И тут, словно поток грязи, хлынули воспоминания о всех смертях, которые я с таким трудом сдерживал в глубине своей истерзанной души: Агнешка, тётя Юдит, Юстас, фрау Ланге с ее детьми, Ангела, Мария... и маленький Рой, которого я так и не смог защитить. И меня словно подкосили, лишив опоры, и я рухнул на пол, в тесной и убогой комнате, раздавленный тяжестью горя.
Я схватил тяжелую, чугунную пепельницу и с неистовой силой швырнул ее в стену. Но это не принесло облегчения, лишь усилив боль, терзавшую мое тело, словно я сам себя истязаю.
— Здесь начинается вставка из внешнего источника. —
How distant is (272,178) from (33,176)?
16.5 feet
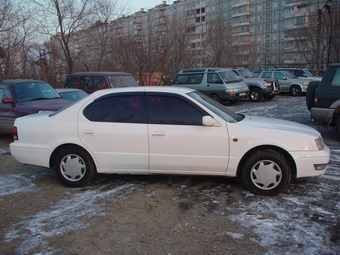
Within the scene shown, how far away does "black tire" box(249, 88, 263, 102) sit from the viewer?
1734 centimetres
Мелкая штукатурка осыпалась с глухим стуком. Я метался по комнате, словно загнанный зверь, ища способ высвободить накопившийся гнев. Мои движения становились все более хаотичными, дергаными, как у эпилептика. Я хватал предметы, швыряя их о стены, ломая мебель, калеча увядшие цветы в глиняном горшке, как будто уничтожая эти бездушные предметы, я мог бы уничтожить и ту боль, что разрывала меня на части. Но ничего не помогало. Я был словно буря, сметающая все на своем пути, но эта буря не могла уничтожить меня, лишь выпустить наружу гной скопившейся внутри боли. Я бы с радостью вырвал собственное сердце, залитое кровью, и бросил его в эту кучу мерзости, но даже это не принесло бы мне искупление, оставив лишь пустоту и тьму.
Я очнулся от захлестнувших меня воспоминаний, как от долгого, беспокойного сна. В сознание пробивался какой-то хриплый, надрывный звук, и я зачарованно стал вслушиваться в него, пытаясь понять, что это. Сначала я подумал, что это плачет кто-то другой, что это бродяга, нашедший приют в этом темном, дождливом городе. Но по мере того, как я слушал, до меня доходил ужасающий смысл этого звука. Я с ужасом понял, что это мое собственное. Это я, Адам Кесслер, плакал, как ребенок, которого бросили в лесу, один на один со своим горем.